*Job*. Could you print, word for word, the stretch of the items below from the line containing "How much intervening" through the line containing "Studying the scene", and nothing else?

*Stored rows*.
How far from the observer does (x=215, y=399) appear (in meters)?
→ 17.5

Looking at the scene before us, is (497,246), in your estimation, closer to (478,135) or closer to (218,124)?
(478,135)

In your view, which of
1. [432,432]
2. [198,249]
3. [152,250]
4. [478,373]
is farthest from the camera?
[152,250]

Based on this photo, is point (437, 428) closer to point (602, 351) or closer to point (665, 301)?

* * *

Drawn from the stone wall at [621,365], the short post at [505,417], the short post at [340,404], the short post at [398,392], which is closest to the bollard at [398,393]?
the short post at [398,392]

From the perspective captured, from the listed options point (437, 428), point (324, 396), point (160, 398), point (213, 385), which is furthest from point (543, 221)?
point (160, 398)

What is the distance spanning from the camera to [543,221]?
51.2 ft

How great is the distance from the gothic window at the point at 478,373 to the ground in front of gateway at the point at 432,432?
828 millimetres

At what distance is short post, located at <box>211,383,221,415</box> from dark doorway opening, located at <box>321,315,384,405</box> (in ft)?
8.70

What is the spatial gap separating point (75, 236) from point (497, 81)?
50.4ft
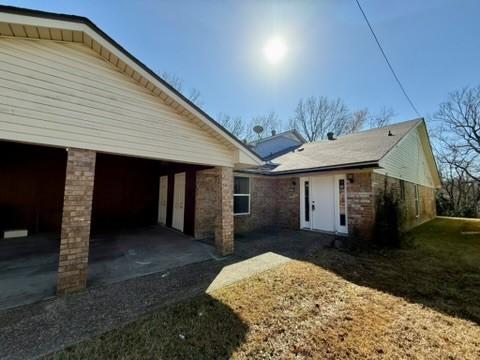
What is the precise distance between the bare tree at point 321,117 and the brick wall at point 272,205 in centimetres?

* * *

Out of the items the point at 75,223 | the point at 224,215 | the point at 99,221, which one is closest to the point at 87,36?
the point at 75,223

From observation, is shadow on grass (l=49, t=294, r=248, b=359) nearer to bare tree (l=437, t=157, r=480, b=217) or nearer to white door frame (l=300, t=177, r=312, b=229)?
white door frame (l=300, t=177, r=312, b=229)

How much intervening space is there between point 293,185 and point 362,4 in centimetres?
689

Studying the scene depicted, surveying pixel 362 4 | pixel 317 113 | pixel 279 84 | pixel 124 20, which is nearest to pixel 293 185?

*Task response*.
How much intervening space is there between point 293,185 and point 362,4 in centimetres?
689

Studying the scene depicted, surveying pixel 362 4 | pixel 317 113 | pixel 279 84 | pixel 124 20, which is nearest to pixel 293 185?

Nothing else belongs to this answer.